According to the beef industry passage, why might the Minister for Agriculture's remark that he would "shed no tears" if Mr Larry Goodman left the beef industry strike a chord with many members of the public? Answer in one to three sentences.

-- Begin Supplied passage --

A LACK OF RESOLUTION

The admission in the Dail on Thursday by the Minister for Agriculture, Mr Ivan Yates, that he would "shed no tears" if Mr Larry…

The admission in the Dail on Thursday by the Minister for Agriculture, Mr Ivan Yates, that he would "shed no tears" if Mr Larry Goodman were to withdraw from the beef industry may strike a chord with many members of the public. For it now seems increasingly likely that it is the public that will have to pay the bill for the malpractices in the beef industry in which Mr Goodman was, and still is, a leading force.

Goodman International was by no means the only firm to engage in malpractice, but the Tribunal of Inquiry into the beef industry found that it was "deliberate practice and policy" of the management of the group to package and sell to its commercial customers beef which properly belonged to the EU. That practice is about to prove a very expensive one for the taxpayer for while the £103 million in penalties against the State proposed by the EU Commission may yet be reduced, the final bill will still be very substantial indeed.

-- End Supplied passage --
-- Begin Excerpted data --

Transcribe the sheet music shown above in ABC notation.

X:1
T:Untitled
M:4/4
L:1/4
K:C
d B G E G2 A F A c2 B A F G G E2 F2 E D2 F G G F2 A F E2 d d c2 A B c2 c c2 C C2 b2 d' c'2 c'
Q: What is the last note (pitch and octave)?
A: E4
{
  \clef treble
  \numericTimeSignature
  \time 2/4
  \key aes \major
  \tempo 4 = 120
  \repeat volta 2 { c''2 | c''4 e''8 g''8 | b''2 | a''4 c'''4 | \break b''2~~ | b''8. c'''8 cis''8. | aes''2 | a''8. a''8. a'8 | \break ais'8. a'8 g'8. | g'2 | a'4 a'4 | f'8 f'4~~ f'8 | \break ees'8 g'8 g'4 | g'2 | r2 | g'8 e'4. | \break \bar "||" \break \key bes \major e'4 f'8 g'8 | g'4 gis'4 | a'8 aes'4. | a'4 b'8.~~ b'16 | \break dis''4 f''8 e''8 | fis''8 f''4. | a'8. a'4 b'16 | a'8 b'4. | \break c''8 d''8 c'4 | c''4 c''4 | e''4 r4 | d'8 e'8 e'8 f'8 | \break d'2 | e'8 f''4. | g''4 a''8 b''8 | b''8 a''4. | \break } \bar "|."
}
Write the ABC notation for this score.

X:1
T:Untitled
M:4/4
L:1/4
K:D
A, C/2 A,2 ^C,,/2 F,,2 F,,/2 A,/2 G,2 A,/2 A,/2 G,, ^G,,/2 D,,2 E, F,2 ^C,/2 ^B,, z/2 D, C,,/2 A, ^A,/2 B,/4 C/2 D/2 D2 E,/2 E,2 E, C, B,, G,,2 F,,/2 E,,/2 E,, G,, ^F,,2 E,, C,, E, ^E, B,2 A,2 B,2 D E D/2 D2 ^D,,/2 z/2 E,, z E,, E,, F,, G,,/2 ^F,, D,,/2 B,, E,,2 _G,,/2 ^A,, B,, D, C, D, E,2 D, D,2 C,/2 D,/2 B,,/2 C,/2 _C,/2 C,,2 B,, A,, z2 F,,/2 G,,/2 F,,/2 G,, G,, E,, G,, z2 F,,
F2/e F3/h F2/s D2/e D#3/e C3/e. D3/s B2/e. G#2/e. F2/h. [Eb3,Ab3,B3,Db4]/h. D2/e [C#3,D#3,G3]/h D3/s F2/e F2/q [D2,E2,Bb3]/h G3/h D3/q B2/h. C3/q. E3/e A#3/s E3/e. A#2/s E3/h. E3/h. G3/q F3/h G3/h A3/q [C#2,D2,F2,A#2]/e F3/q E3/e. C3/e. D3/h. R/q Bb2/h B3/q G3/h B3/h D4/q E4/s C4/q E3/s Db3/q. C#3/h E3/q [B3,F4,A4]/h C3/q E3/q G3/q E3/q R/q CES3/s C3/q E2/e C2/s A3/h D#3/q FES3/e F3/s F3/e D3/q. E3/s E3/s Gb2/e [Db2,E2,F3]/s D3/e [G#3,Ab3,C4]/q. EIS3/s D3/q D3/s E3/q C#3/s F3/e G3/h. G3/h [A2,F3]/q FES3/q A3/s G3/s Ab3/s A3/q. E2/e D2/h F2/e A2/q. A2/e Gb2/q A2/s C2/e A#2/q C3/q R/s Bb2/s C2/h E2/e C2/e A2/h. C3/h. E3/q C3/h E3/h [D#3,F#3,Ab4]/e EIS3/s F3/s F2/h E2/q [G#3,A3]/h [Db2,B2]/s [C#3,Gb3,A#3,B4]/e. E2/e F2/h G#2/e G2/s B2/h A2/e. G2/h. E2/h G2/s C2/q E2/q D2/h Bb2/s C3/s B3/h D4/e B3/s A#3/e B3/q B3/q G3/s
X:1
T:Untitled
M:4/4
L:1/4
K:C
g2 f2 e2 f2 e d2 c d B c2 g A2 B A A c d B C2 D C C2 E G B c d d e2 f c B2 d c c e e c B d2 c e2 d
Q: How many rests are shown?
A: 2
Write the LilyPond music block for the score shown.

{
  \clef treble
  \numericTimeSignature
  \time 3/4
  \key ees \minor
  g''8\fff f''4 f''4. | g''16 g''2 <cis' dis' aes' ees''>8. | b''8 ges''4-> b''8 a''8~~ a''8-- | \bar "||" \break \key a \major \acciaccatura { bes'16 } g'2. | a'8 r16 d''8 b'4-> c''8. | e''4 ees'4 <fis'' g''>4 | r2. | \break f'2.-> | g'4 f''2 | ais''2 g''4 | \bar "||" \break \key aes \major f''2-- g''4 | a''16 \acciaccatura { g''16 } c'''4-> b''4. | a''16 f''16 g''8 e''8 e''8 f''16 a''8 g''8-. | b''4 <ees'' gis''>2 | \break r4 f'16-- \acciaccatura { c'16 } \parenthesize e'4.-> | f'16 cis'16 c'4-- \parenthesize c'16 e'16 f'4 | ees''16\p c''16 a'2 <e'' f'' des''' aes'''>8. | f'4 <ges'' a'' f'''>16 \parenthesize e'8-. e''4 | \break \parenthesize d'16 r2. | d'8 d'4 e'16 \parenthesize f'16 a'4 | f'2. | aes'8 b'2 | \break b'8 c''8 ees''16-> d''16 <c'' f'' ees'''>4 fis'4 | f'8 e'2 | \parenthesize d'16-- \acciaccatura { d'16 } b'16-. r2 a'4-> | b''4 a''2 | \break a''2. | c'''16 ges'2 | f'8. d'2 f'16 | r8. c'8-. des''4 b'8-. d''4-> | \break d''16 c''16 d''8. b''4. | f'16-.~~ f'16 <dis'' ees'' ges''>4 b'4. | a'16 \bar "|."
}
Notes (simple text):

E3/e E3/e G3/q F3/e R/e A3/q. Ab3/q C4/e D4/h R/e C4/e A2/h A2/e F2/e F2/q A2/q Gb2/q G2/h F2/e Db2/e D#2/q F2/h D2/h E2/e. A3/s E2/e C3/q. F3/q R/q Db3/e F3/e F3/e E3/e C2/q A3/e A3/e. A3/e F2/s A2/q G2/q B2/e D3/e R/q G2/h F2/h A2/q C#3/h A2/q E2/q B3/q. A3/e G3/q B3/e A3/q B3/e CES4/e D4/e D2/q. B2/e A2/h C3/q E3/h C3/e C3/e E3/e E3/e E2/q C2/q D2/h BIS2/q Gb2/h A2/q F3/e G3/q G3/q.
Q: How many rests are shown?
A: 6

-- End Excerpted data --

• _The completed task_: It increasingly seems that the public will have to pay for the malpractices in the beef industry, in which Mr Goodman was, and still is, a leading force. The Tribunal of Inquiry found that Goodman International's management deliberately sold beef that belonged to the EU. That practice is about to prove very expensive for the taxpayer, since even if the £103 million in penalties proposed by the EU Commission is reduced, the final bill will still be very large.